They need to be removed beforehand. They are easily identifiable with
their name in the form XXXX-####
where X
is a letter and #
a
digit.
cd $path_to_wd/melasto689_on_full_ref
seqkit grep -w 0 -n -r -p "[[:upper:]]{4}-" Melastomataceae_689_original.FNA > Angio353_from_Melasto689.FNA;
seqkit grep -w 0 -n -r -v -p "[[:upper:]]{4}-" Melastomataceae_689_original.FNA > Melasto689_trimed.FNA;
Melasto689="Melasto689_trimed.FNA"
seqkit seq -n Melasto689_trimed.FNA > template_sequences_list.txt
Each template sequence (TS) from Melasto689 (Melasto689_trimed.FNA
)
will be aligned to the set of references designed in Step 1. The aligner
used here is BLAST
(blastx-fast
). The regions of the TS that match
to a reference (the hits) are then extracted, the name of the reference
locus is appended to them, and they are place into the extracted_hits
folder.

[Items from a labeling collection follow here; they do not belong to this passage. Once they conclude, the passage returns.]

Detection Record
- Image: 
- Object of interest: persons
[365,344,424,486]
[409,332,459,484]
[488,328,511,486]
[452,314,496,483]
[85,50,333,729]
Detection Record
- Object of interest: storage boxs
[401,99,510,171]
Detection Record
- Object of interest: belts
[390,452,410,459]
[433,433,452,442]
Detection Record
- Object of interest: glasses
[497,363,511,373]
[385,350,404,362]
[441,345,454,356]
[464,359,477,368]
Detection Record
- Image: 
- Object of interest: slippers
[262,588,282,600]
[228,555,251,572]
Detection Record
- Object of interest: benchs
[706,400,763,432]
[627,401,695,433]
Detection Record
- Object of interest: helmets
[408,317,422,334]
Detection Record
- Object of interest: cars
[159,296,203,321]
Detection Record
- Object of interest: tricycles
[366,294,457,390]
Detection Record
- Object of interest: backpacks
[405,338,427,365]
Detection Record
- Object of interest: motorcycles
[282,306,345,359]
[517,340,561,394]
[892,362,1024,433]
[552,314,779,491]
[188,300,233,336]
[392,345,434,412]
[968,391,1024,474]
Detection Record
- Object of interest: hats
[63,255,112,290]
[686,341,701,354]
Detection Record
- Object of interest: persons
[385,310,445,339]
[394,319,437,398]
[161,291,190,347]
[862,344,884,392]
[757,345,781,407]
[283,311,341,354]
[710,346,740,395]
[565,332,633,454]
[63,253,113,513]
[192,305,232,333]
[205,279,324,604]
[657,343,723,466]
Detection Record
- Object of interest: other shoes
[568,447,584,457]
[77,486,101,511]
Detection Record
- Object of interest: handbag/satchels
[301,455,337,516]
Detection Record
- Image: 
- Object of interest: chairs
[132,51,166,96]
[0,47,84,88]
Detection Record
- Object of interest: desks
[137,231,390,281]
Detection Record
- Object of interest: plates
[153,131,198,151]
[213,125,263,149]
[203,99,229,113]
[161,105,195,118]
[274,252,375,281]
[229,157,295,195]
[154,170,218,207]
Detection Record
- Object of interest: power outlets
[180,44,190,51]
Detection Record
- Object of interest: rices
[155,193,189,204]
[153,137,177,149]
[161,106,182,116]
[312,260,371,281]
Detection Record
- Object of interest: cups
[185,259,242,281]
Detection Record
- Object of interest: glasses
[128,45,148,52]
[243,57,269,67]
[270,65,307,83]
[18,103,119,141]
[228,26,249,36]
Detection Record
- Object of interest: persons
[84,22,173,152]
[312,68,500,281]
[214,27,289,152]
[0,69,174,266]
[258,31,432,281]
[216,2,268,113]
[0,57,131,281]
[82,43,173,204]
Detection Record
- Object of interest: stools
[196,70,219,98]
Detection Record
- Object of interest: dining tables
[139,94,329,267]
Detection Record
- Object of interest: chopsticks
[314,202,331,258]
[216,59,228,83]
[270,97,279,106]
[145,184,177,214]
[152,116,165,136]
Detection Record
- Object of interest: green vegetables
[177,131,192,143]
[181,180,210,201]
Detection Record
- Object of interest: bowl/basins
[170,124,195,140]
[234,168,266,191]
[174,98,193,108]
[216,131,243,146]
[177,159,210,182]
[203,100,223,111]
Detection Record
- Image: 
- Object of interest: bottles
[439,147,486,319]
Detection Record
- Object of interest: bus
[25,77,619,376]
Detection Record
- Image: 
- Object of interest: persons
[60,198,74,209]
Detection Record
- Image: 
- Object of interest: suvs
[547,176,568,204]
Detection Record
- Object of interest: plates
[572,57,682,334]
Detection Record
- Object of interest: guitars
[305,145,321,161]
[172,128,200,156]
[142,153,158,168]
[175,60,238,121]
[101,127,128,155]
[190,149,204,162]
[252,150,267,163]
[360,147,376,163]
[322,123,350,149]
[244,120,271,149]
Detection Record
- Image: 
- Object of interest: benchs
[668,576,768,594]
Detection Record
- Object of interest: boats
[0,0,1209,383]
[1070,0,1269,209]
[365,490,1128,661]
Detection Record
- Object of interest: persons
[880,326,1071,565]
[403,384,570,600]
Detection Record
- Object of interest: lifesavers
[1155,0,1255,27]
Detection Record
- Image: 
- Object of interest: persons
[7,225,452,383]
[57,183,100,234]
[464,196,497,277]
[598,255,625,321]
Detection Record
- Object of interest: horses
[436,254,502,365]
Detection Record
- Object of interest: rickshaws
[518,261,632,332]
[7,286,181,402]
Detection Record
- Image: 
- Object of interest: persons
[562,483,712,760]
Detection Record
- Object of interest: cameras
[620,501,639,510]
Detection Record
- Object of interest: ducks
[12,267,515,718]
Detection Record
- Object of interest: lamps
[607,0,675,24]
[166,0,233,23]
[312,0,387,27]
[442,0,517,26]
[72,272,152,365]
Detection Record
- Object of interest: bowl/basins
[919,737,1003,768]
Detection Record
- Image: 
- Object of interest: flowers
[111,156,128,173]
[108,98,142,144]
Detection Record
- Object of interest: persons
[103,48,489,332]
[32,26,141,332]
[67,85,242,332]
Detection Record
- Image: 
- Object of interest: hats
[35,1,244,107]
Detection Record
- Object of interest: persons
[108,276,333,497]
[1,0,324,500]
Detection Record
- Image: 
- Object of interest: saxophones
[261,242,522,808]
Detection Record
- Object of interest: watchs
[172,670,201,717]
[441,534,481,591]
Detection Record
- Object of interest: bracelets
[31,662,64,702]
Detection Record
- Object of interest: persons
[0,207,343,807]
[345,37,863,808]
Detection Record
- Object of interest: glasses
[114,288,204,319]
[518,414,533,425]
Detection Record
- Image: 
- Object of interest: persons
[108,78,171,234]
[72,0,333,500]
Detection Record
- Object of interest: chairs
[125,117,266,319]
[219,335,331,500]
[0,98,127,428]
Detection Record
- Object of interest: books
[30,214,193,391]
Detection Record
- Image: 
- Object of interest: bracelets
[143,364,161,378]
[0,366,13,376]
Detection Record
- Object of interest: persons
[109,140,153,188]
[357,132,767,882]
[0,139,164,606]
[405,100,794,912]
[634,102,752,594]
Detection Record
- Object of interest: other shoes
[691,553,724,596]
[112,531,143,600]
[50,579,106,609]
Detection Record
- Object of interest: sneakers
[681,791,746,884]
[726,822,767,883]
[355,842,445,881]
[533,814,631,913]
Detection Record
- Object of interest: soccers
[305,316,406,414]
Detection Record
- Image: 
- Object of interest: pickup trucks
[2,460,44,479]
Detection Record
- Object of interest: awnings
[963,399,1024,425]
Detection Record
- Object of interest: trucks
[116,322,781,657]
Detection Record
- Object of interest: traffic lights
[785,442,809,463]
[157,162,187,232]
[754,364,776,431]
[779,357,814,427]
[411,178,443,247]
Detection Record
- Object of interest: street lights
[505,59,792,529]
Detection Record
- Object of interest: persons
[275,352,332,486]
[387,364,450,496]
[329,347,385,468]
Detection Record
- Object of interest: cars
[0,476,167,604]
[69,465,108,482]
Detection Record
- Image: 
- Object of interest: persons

The non-matching regions are also separated into the NMR_hits
folder, and the TS with no match (i.e. no portion of the TS matches a
reference) are placed into the nomatch_TS
folder.
Prepare the sub-folders.
cd $path_to_wd/melasto689_on_full_ref
mkdir extracted_hits
mkdir nomatch_TS
mkdir NMR_hits
For every TS in the list of template sequences:
- create a sub-directory and set it as current directory
- extract the TS from the whole Melasto689_trimmed file
- align the TS to the reference with
blastx-fast
and store the result into a table - if the result table exists and is not empty, then:
- filter the results to keep only the matches with a bitscore greater than 50 and a query coverage greater than 50% (meaning at least 50% of the query covers the subject sequence), or matches with percentage identity greater than 60%, a query coverage greater than 10%, and a bitscore greater than 50
- if the filtered table exists and is not empty, then:
- for every line in the table (i.e. for every hit):
- retrieve the reference locus to which the hit aligns
refLocus
- retrieve the frame in which the hit aligns to the reference
frame
- print the matching subject (i.e. the name of the reference TS to
which the hit matched) into the file
matching_subject-$refLocus.txt
. This file will be used later during step 2.5 - if the
frame
value is greater than 0 (i.e. the hit is not in reverse complement), then:- set the hit into
.bed
format - retrieve the sequence of the hit using
bedtools getfasta
and rename the sequence in order to have the old locus name separated with ’__’ (double underscore) and the new locus name (refLocus
) appended at the end of the name - the hit is saved in
.FNA
(<hitID>_hit.FNA
)
- set the hit into
- if the
frame
value is lower than 0 (i.e. the hit is in reverse complement), then:- set the hit into
.bed
format - retrieve the sequence of the hit using
bedtools getfasta
, reverse complement the sequence and rename the sequence in order to have the old locus name separated with ’__’ (double underscore) and the new locus name (refLocus
) appended at the end of the name - the hit is saved in
.FNA
(<hitID>_hit.FNA
)
- set the hit into
- copy the hits (
<hitID>_hit.FNA
files) into$path_to_wd/extracted_hits
- retrieve the reference locus to which the hit aligns
- retrieve the query coverage (i.e. the percentage of query covered by the alignment)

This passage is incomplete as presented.